> **PASSAGE GIVEN**
········

To render the scene, the implicit surfaces of the bedrock and sand are polgonized. The loose rock's implicit surface is polgonized separately. To avoid computing UV's a 3D volumetric texture is used that includes the normals of the local surface.

This paper contains quantities of unnecessary equations. There's something inside every computer scientist that believes a really good paper has to have lots of equations! It's also an offline system - the textures and meshes are generated from the column model at design time and we only see "normal" meshes and textures at run time - the potential is almost there for real time generation, but it just falls short.

The results are very nicely presented and represent a system that is an obvious improvement on current games-industry practice. I've been meaning to review more terrain generation techniques, because it's one of the best sources of mesh generation literature.

Cheeky note: this system of columns for representing rock was used in a undergrad project ("mudslignin'") to represent a 2D landscape of mud and water - it was even fast enough to calculate 2d "water" (aka jelly) simulations in real time:)

Structure Preserving Reshape for Textured Architectural Scenes ( [tba:eurographics] | pdf | web | 2009 )

········

> **RECORDED INFORMATION**

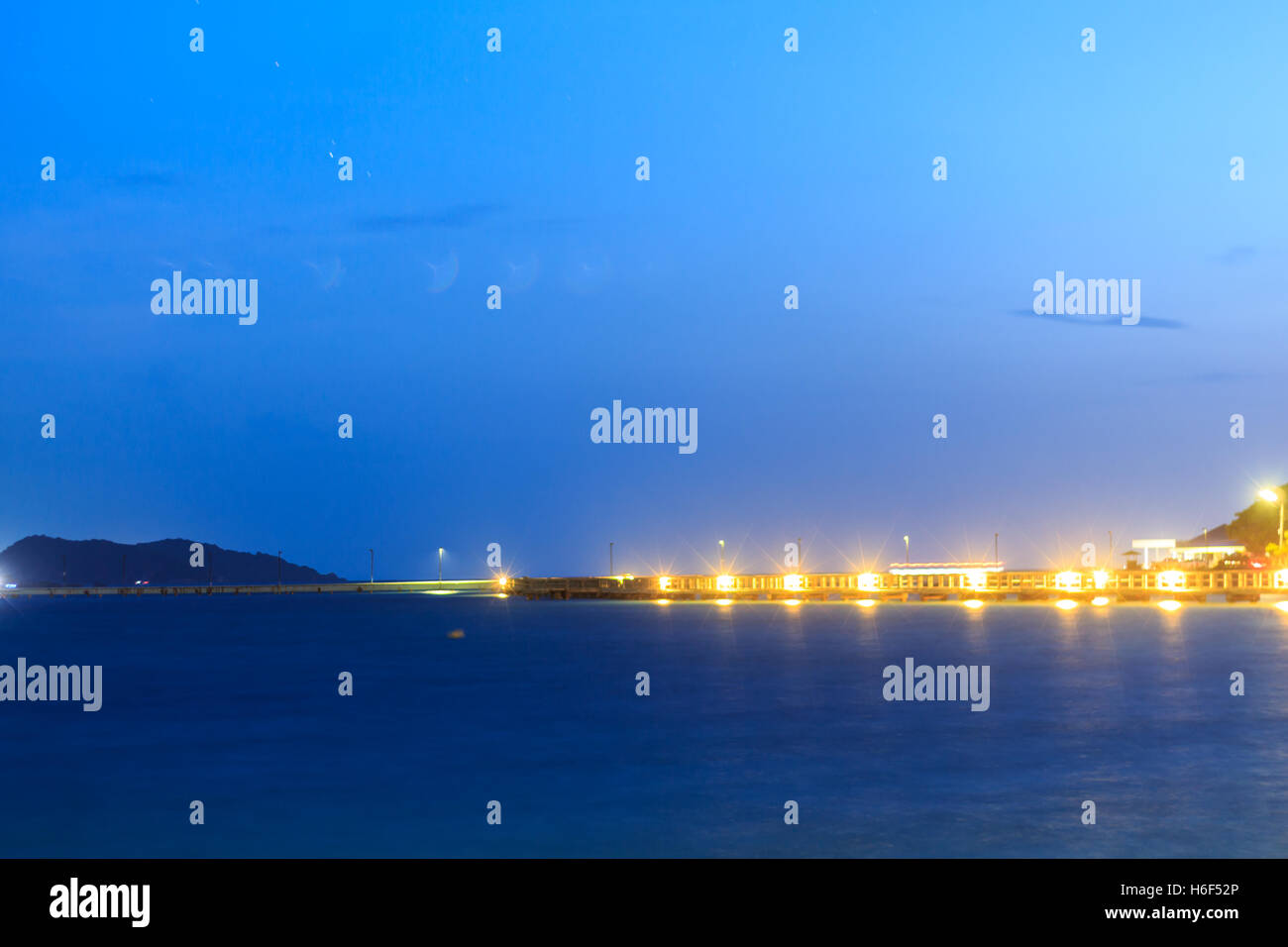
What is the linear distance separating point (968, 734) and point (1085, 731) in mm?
5112

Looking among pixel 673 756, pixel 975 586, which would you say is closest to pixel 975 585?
pixel 975 586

········

> **YOUR TASK**
For each statement, say yes or no to whether the paper review supports it, and quote the words from the review that decide it. (a) The loose rock's implicit surface is polygonized together with the bedrock and sand. (b) The system's textures and meshes are generated at run time. (c) The reviewer sees the system as an obvious improvement on current games-industry practice.

> **OUTPUT BELOW**
(a) No: "The loose rock's implicit surface is polgonized separately."
(b) No: "the textures and meshes are generated from the column model at design time and we only see "normal" meshes and textures at run time"
(c) Yes: "represent a system that is an obvious improvement on current games-industry practice"